Maariv’s report last week that Chief Rabbi Yonah Metzger had propositioned a young French cameraman during an interfaith conference in Spain a couple of years ago barely caused a ripple on the surface of the religious establishment swamp. This weekend’s part two, which will detail Metzger’s oligarch-sponsored trips around the world and the way he has enlisted himself in the service of Chabad interests, will most likely sink out of sight just as quickly. A controversial chief rabbi of Israel is not rare – certainly not all of Metzger’s predecessors were paragons of virtue – but it is hard to imagine such allegations being raised against any of them without some kind of public response.
One obvious reason for this indifference is that nobody really has any expectations of Metzger. No list of the hundred most influential Ashkenazi rabbis in Israel would include his name, and he probably wouldn’t even get into the second hundred. And besides, this isn’t the first time his name had been dragged through the mud. Similar sexual accusations were leveled against him on the eve of his appointment five years ago, and he only managed to extricate himself from a bribe-taking indictment by the skin of his teeth. The few who still regard the institution of the Chief Rabbinate with any degree of respect find comfort, at least, in the fact that Metzger’s Sephardi counterpart, Rabbi Shlomo Amar, is considered a formidable halachic authority – but even he is extra-careful not to cross swords with the much more powerful ultra-Orthodox leaders, and also had his own brush with the police a few years ago when his son and wife were arrested for abducting his daughter’s “unsuitable” suitor.

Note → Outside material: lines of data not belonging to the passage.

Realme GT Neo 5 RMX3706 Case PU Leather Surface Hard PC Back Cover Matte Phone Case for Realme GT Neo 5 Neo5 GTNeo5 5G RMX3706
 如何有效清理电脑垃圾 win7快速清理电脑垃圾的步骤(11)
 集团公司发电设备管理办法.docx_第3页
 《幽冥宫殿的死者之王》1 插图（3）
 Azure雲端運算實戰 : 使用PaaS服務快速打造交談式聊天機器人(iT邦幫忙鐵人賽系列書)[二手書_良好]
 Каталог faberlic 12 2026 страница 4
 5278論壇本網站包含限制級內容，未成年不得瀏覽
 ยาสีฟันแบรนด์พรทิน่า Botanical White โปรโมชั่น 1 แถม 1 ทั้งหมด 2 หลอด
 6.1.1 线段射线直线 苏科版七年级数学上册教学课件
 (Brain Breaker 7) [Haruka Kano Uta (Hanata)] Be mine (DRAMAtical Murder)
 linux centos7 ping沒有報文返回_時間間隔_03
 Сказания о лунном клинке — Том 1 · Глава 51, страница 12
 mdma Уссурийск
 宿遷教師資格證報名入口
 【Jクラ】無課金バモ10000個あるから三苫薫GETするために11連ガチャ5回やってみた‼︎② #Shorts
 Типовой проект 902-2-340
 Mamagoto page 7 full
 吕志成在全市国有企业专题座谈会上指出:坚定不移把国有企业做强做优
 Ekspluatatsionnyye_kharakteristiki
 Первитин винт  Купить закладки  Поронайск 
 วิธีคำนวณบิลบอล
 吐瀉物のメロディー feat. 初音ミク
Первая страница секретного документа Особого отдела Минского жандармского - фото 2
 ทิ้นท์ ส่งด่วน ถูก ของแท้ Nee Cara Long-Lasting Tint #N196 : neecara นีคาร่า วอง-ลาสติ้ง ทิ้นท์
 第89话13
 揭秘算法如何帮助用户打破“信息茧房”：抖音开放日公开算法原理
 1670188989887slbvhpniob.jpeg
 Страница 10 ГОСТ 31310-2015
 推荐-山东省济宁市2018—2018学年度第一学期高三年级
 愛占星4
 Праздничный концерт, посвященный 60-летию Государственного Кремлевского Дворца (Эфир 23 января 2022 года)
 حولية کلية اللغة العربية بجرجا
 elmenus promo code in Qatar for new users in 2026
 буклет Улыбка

As it is, the concept of a chief rabbi is pretty outlandish. Originating from the days when Jewish communities needed a religious leader to represent them in the corridors of power, it has little place in a democracy – in Israel or the Diaspora. For secular Jews, the Chief Rabbi is meaningless, if not a nuisance, but for most religious Jews he is just as superfluous, since they don’t need anyone to choose a rabbi for them. Their spiritual allegiances are determined by birth, family, geography and personal preference, not by the electors who choose a new pair of chief rabbis every ten years.
But while being an irrelevancy, the various chief rabbis serve as useful keys to the psyche, collective aspirations and neuroses of the communities they purport to serve. Instead of being shining and exalted beacons of probity, the chief rabbis are a lot more like the rest of us than we think.